ASEAN’s Market Dreams Face Tough Reality

CEBU, Philippines ~ Needing to forge a regional single market to fight off competition from China, ASEAN nations were supposed to sign a deal this week moving up the target date five years to 2015.

While the deal was delayed because of the cancellation of the ASEAN summit, the bloc is still aiming for that goal – but there is growing doubt about whether 10 such different nations can integrate in so short a time.

From convincing the private sector it can work, to establishing the institutions necessary to oversee a true European-style single market, the dream of integration needs a reality check, experts and political leaders say.

“Institutions are central to the whole process of setting up the economic community,” said Charles Goddard with the Economist Intelligence Unit (EIU), a think-tank.

He said the “spaghetti-like” proliferation of bilateral free-trade agreements within the bloc only complicated the “very daunting task” of establishing the mechanisms needed to make a single market work successfully.

The Association of Southeast Asian Nations (ASEAN) has already embarked on an ambitious program to slash import tariffs on most products moving through the politically and ethnically disparate region of nearly 600 million people.

The stakes are high for the group’s members, many of which have rebuilt their mainly plantation economies in just over a generation to become global trading players and key production bases for the world’s largest firms.

Exports now account for more than 70 percent of ASEAN’s economic output, but that transformation means that much of the bloc has become reliant on exports at a time when China is grabbing an ever-larger share of international trade.

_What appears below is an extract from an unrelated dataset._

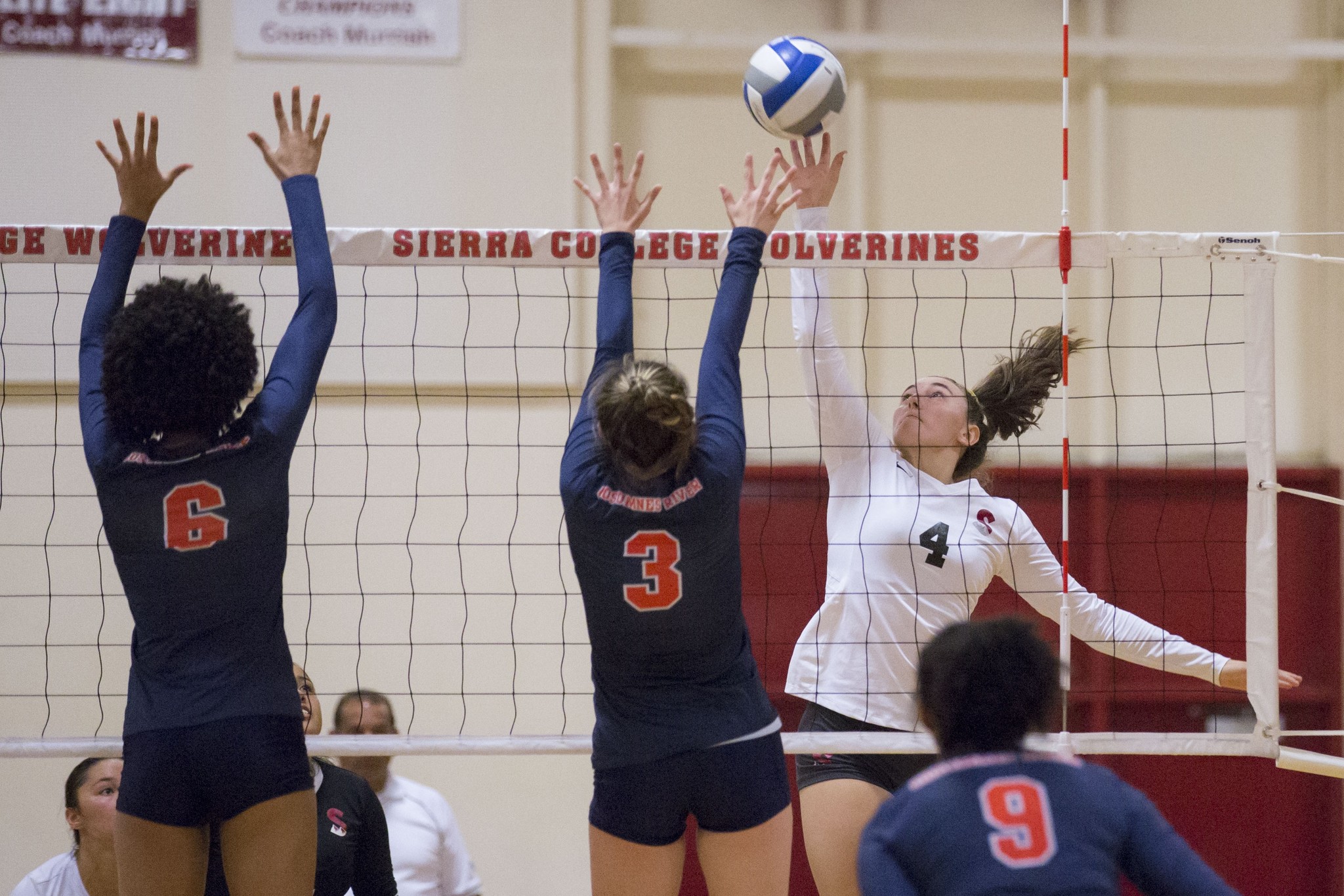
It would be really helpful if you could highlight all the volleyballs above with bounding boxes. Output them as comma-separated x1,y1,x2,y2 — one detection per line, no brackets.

“China would significantly crowd out ASEAN exports in most western and other non-East Asian economies by 2020 if China unilaterally liberalizes and ASEAN does not,” said Ponciano Intal, a Manila-based economist.

An EIU report released this week said that Chinese exports have already overtaken those of ASEAN’s top seven economies combined – Indonesia, Thailand, Malaysia, Singapore, the Philippines, Vietnam and Myanmar.

Intal said one of the main challenges would be to improve the institutional and infrastructure capacities in the poorer countries of ASEAN – a must if the bloc is to move to an integrated region with uniform rules and standards.

For Scott Price, Asia-Pacific chief executive of global express carrier DHL, the pace of integration would depend on “how quickly you can give up all the emotional issues of control.”

Experts say that developing a full-fledged single market means moving to rule-by-law, a major step for a region that – both politically and economically – is accustomed to doing things by informal consensus.

The EIU’s Goddard said the reduction of tariffs already undertaken by the bloc, for example, had been difficult.

“I can’t think of any reason for us to think, at this point in time, for the projected ASEAN economic community to do any better,” he said.

Ong Keng Yong, the secretary general of ASEAN, admits that the dream of integration is still far away.

“Many of the ASEAN economies – in fact all the ASEAN economies – are not ready,” Ong said, adding this meant the bloc needed to save space for dealing by consensus and not just the strict laws of a single market mechanism.

“There are problems here and there. So we take flexibility,” he said.

But experts agree that time is running out.

The EIU study said that with both China and India becoming stronger forces in international trade, forging a true single market was essential to keeping ASEAN competitive.

“Setting up proper, empowered pan-regional institutions will require a strong political effort, particularly given ASEAN’s traditional stance of non-interference in the domestic dealings of fellow members,” it said.